The spot where al-Kaswa knelt down – originally palm groves owned by two orphans – is where the Prophet’s Mosque stands today, right in the centre of Medina. Beginning as a humble structure made of unbaked bricks, date trunks and palm fronds, the Prophet’s Mosque can now hold a million worshippers during peak hajj season.
It was in this city that the Prophet really established his new community, and it was here that many of the significant moments that defined the new faith took place. This is why the year the Prophet arrived in Medina marks the start of the Islamic calendar. Prophet Muhammad (PBUH) would never again call Makkah home, dying in Medina in the year 632 ce.
His remains are in the mausoleum under the mosque’s iconic Green Dome, alongside his good friends, such as Caliphs Abu Bakr and Umar. It is a key site for all visiting pilgrims.
With so many sacred places and monuments, Medina has always been dear to the heart of every pilgrim.
“It’s changed a lot in recent years; many of the historical sites are no more. Some of the changes are good, some bad. But one thing is certain: it is much easier to get to the important sites now,” explains Saeed, as two brown sparrows play on the cool marble floor in front of us. I nod in agreement.
The sparrows take off together. Flying low, they weave confidently in and out of worshippers, safe in the knowledge no one will hurt them here. This is a sanctuary.
An old man in a white sherwani, carrying
a bright yellow pouch, slowly gets to his feet. As he heads towards the black iron gates that never close, he leaves a trail of strong-smelling attar. Passing one of the sleepy expat Bangladeshi cleaners leaning on a broom, his hand meets with theirs in greeting. And, I notice, giving him a few Saudi riyals. Behind us on the main road, another red double-decker tour bus pulls up at the
hop-on, hop-off stop. The hour is late and on the top deck is a familiar sight: a cheek pressed up against the window, eyes closed. In London, this might have been a number 25 bus headed to Oxford Circus. Here, though, the destinations are far more sacred.
In the north, on the outskirts where Mount Uhud looms over the city, the bus stops at the site of a real low point of the Prophet’s reign in Medina, the Battle of Uhud. Later, at stop 9, the Trench Battleﬁeld marks a significant upturn, when 3,000 Muslims defended their city against 10,000 of their enemies, using a trench.

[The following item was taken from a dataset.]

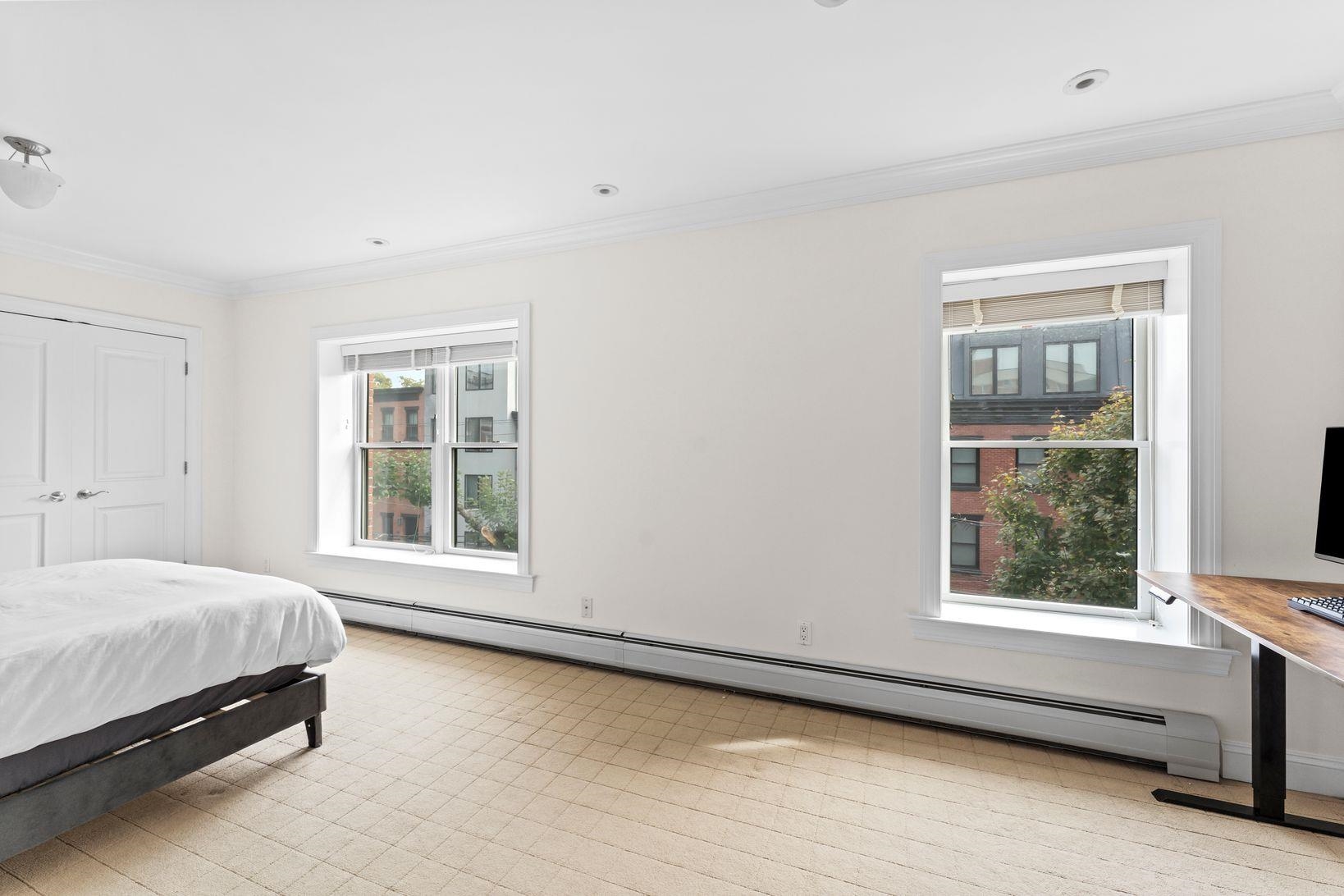 326 PARK AVE Unit: 2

Out towards the west, the bus takes tourists to Masjid al Qiblatain, a reminder that Muslims used to pray towards Jerusalem. It was in this very mosque that the revelation to face Makkah was received and the direction of the qiblah changed forever.
Closer to the Prophet’s Mosque, the Bab Al Salaam is where many passengers hop off. It is one of the few remaining gates that used to be part of the original ancient city walls.

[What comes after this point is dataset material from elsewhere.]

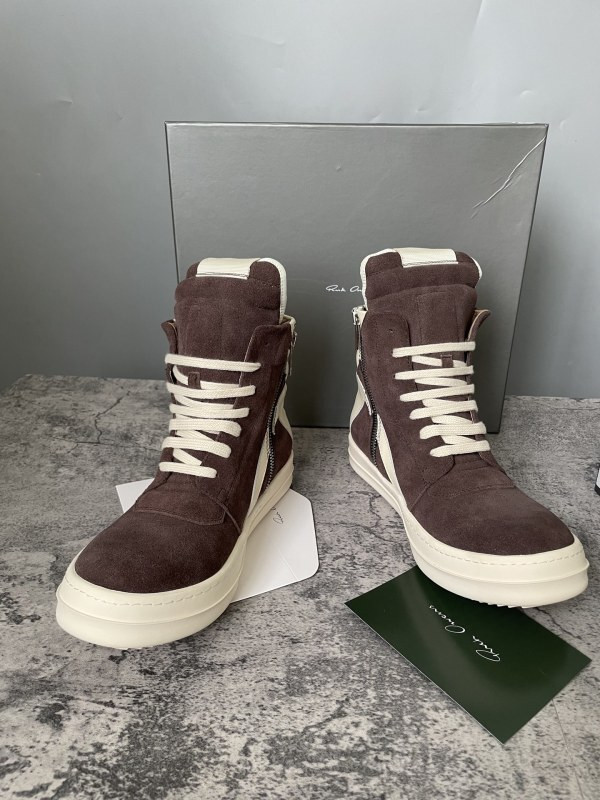 RO Sneakers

Easily the best way to get about, the sightseeing buses also accommodate conventional tourists’ needs, stopping at the glitzy, oval-shaped Al Noor Mall, on the busy King Abdullah ring road.
Stop 3 on the route is Al Manakh Square, where more traditional Medinan shopping can be found. Hidden in and around this busy intersection are stores selling the famous local dates – deemed the finest in all of Arabia.

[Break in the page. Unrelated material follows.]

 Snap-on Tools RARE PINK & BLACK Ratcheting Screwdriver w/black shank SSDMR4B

Fittingly, the bus route begins and ends at the Prophet’s Mosque, where on that fateful day in 622 ce, al-Kaswa the camel settled herself amongst the date palms, and eventually Yathrib became Al Madinah Al Munawarah – the radiant city – and a sanctuary for all Muslims.
Inhale the spiced aroma of traditional Saudi coffee, known as kahwa. Made by grinding together coffee beans, cardamom and cloves, this is the fragrance of classic Arabia, and its whiff has the potential to transport you back to the days of Arabia Felix. Almost every corner of Medina will have somewhere serving this traditional drink, so just follow your nose.